This article had much the best overall narrative – developing the idea that capitalism had gone wrong, hoarding monopoly profits and creating a whole class (“the precariat”) of insecure jobs. This made a nice change from banging on about austerity (a Tory word, somebody has pointed out to me, suggesting frugality and discipline). It reads like a Marxist tract, but a good one, and much of it could in fact have been written by The Economist. Even if it was fact free and exaggerated it created a strong narrative based on things that are clearly actually happening. Mr  Standing recognises that Labour is not doing a good job of appealing to the precariat, which is either politically apathetic, or taken in by socially conservative populists. Then he develops the case for building a “Commons Fund”, which would pay a dividend, which would then develop into a universal basic income (UBI). This is the best constructed case I have read for this idea. It is interesting that it is the only place in the book where UBI, such a darling idea on the left, gets traction, and it is a very mild version of it. No hint here of it replacing welfare benefits.

Two other themes are worth mentioning. First is “financialisation”, which was the topic of two essays (by Costas Lapavitsas and Johnna Montgomerie). This awkward abstract noun is taking its place in the left’s lexicon. It covers a disparate variety of things, of which the most important is the expansion private debt. This is all part of the neoliberal villainy. The argument is that a lot of growth in the UK is built on private debt, and an influx of financial investment from abroad (typically in London property). This latter has created a high exchange rate which has helped hollow out productive business. There is clearly something in this. Where the essays break down is trying to work out what to do about it. If the process is to be reversed, and levels of private debt cut, then this will conversely be a drag on the economy. Unless it is simply replaced by public debt – but neither essay makes the case for that. The first essay gets the closest by advocating the creation of public sector institutions to take over lending. There may be something in this, but public sector banks have led to some of the biggest wastes of public resources around the world: the operating models are critical, and the essay says nothing about this. It just falls in with a general prejudice through the book that nationalised institutions are good.

Another theme is the development of online platforms, from Google and Amazon to Uber. This is clearly a worrying development,and it is very well described by Nick Srnicek, including the political difficulties of doing anything about it. A badly-written and excessively abstract article by Francesca Bria, who works for the city of Barcelona, takes this forward with the advocacy of more active management of data networks by city governments. This is something policymakers should talk more about. Some networks, such as Uber or Airbnb, could be replaced by locally managed cooperatives that retain profits locally without being less efficient – this dovetails with the Democracy Collaborative’s ideas. Others are global issues, but here initiatives like the EU’s GDPR can have an important impact.

> **Entries**

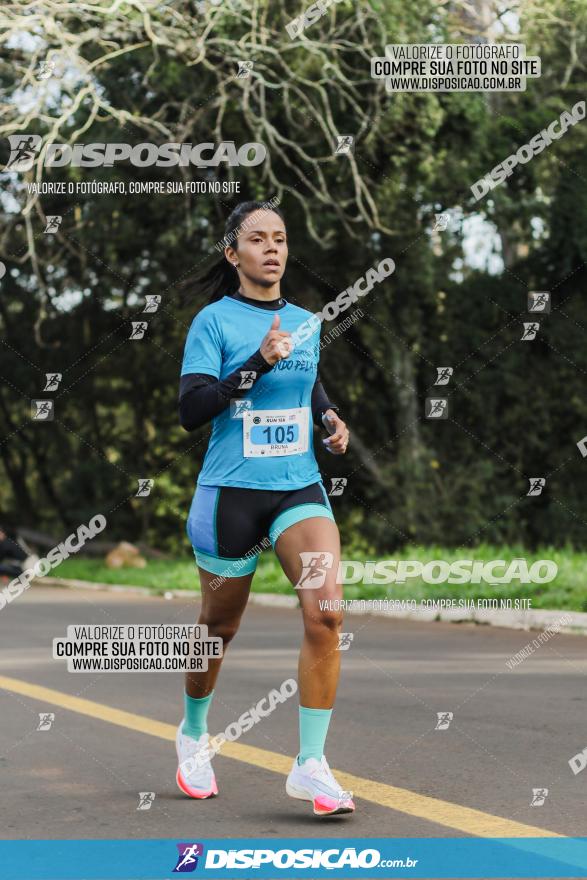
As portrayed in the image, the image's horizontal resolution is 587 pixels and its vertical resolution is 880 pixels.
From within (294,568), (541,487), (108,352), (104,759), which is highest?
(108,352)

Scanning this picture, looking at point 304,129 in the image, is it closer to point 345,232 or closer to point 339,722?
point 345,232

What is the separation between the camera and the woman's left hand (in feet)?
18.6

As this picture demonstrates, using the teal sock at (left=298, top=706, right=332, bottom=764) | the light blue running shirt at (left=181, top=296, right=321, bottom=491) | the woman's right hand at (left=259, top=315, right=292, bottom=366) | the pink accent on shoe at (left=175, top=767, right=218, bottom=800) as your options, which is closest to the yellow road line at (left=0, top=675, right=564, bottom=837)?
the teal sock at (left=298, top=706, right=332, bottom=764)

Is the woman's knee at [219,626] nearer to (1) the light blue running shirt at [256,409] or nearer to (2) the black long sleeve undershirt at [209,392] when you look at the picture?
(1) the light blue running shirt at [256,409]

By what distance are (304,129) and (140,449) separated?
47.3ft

> **Aim 1**
Reproduce the book review from "Another theme is" to "an important impact.", substituting "collectives" for "cooperatives".
> **Aim 2**
Write the next paragraph of the book review, continuing from its final sentence.

> **Written response 1**
Another theme is the development of online platforms, from Google and Amazon to Uber. This is clearly a worrying development,and it is very well described by Nick Srnicek, including the political difficulties of doing anything about it. A badly-written and excessively abstract article by Francesca Bria, who works for the city of Barcelona, takes this forward with the advocacy of more active management of data networks by city governments. This is something policymakers should talk more about. Some networks, such as Uber or Airbnb, could be replaced by locally managed collectives that retain profits locally without being less efficient – this dovetails with the Democracy Collaborative’s ideas. Others are global issues, but here initiatives like the EU’s GDPR can have an important impact.

> **Written response 2**
What of the rest? Prem Sikka puts forwards ideas for improving the tax system. These aren’t particularly new, and I don’t actually think there is much low hanging fruit for extra tax revenues – but some of the perverse incentives of the system could be fixed. He advocates a version of unitary tax for multinationals, which I have favoured for a long time, but which the British political class has always shied a way from.  Ann Pettifor produced a disjointed essay with quite a lot of lazy rhetoric in it. Her main idea of a “Green Deal” might have a worthy objective but looks like an invitation to mismanagement. Barry Gardiner (Labour’s trade spokesman) advocates a middle way on trade policy between protectionism and a free for all, which promotes human rights and helps “vulnerable” economies. Good luck with that. Rob Calvert Jump delivers a flat essay on models of business ownership that people who remember the nationalised industry disasters of the 1970s and the successes of privatisations in the 1980s will be more than a little surprised at. He offers no thoughts on why privately owned companies might be a good ownership model in many contexts. Christopher Proctor has an essay on rethinking economics, with a clear explanation and critique of classical economics (puzzlingly referred to as “neoclassical”), but then fails to develop any ideas about how it is to be replaced, beyond a collection of unexplained initiatives which he says need more work. Ozlem Onaran expands on one these: feminist economics. Actually I don’t disagree with her idea that there should be more public spending on what she calls “social infrastructure”, but a lot her logic was unpersuasive – one suspects a lack of challenge in the development of her ideas.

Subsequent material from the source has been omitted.